■ **Short problem**:
Starting with the line that contains "How distant is (96,88) from (40,122)?" and ending with the final line of the entries, output those lines as a numbered list, leaving out any blank lines.

■ **Records to process**:
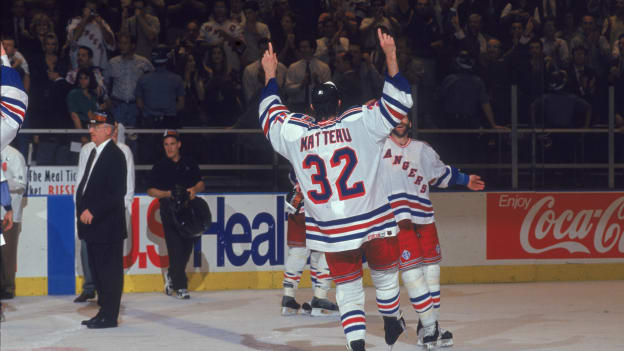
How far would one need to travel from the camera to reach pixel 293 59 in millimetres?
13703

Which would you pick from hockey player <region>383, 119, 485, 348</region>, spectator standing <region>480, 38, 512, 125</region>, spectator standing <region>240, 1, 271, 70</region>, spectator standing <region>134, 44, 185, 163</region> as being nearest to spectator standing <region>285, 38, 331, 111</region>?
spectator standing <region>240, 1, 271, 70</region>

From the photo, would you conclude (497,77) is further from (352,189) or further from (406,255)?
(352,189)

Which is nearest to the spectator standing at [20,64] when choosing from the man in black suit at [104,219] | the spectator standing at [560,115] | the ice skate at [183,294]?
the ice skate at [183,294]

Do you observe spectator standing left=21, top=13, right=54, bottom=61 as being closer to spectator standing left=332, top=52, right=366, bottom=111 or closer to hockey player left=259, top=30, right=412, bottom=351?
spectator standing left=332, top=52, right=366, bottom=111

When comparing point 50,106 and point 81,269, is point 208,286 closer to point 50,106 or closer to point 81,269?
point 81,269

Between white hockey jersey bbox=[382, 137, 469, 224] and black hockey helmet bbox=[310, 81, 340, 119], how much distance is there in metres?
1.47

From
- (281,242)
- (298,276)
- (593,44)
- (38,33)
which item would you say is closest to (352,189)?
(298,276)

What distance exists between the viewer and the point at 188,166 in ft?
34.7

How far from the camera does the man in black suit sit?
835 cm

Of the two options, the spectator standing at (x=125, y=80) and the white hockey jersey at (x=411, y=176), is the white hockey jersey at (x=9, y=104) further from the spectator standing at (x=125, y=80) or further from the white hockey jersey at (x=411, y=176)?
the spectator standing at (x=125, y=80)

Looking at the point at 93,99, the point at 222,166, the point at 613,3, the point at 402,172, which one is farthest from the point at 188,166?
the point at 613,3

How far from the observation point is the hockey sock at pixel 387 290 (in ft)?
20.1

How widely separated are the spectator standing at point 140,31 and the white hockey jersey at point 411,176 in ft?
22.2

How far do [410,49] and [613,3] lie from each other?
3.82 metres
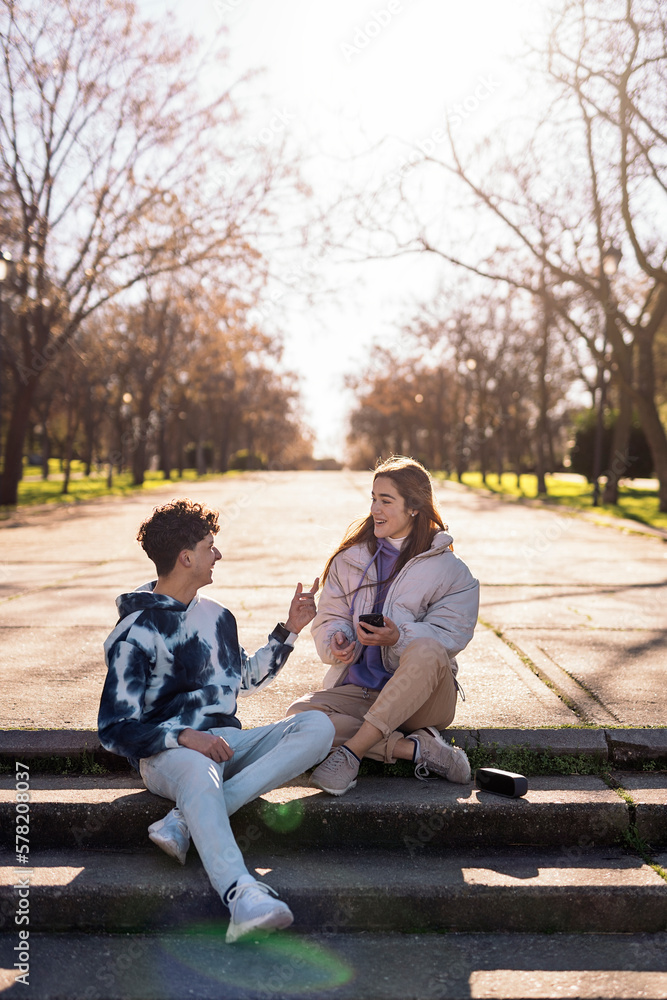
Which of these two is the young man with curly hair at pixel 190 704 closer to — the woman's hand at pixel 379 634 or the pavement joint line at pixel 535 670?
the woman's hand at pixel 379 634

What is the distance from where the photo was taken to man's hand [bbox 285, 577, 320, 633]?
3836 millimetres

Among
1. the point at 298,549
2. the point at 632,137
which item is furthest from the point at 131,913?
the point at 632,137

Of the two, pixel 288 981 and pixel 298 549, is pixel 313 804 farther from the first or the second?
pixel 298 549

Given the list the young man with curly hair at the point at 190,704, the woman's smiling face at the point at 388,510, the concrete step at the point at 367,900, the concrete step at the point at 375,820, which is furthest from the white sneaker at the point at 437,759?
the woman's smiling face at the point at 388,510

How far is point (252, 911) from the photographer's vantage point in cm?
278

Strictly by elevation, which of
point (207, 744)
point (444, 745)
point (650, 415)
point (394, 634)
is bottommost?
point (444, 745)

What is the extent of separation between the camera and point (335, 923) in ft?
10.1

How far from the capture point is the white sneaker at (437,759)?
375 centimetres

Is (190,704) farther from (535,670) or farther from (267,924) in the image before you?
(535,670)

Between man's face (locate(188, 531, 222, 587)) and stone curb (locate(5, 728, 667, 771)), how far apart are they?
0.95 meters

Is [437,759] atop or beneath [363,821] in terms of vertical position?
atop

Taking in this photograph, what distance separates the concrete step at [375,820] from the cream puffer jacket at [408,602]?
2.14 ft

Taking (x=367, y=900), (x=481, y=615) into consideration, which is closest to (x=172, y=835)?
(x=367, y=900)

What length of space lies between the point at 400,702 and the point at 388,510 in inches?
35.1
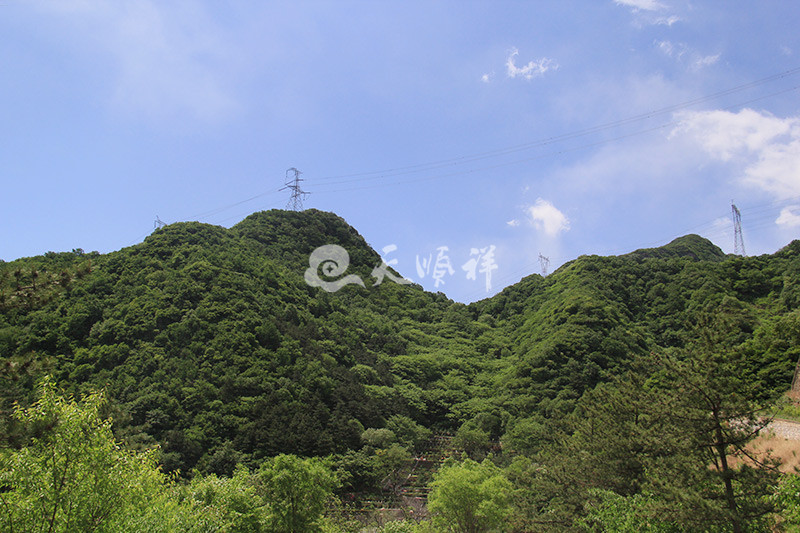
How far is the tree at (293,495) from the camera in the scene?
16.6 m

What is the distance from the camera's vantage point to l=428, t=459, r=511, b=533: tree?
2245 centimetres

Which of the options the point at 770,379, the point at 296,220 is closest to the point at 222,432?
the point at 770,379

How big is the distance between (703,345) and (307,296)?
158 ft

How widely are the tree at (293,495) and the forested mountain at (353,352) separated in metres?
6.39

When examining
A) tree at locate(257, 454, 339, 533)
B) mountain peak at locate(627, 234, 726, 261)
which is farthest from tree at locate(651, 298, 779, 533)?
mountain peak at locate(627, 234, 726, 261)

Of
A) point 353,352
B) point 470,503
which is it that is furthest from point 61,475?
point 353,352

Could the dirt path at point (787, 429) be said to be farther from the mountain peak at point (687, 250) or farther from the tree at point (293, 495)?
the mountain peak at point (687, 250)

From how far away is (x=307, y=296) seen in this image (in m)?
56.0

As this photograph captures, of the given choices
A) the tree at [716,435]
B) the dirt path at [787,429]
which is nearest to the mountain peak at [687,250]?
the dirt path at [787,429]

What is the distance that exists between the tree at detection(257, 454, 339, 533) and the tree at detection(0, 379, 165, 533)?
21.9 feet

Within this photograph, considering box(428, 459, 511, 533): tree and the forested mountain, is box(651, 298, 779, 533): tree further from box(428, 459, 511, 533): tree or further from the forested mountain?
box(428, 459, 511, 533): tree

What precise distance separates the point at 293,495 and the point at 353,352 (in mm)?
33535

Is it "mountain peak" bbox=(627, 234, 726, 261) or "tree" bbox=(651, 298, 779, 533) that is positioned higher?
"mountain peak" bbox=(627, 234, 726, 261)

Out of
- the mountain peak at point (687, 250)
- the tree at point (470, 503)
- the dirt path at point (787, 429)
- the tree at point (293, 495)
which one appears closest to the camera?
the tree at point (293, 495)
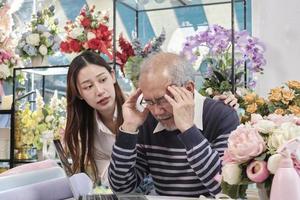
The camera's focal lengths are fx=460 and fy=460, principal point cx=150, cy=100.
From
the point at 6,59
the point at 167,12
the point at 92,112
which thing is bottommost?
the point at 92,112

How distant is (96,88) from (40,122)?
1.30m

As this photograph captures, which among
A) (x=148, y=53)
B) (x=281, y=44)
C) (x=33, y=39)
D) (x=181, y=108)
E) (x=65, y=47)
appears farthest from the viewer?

■ **Worked answer**:
1. How distant is (96,88) from (40,122)?
2. 1.30m
3. As this photograph captures, which among
4. A) (x=148, y=53)
5. B) (x=281, y=44)
6. C) (x=33, y=39)
7. D) (x=181, y=108)
8. E) (x=65, y=47)
9. appears farthest from the viewer?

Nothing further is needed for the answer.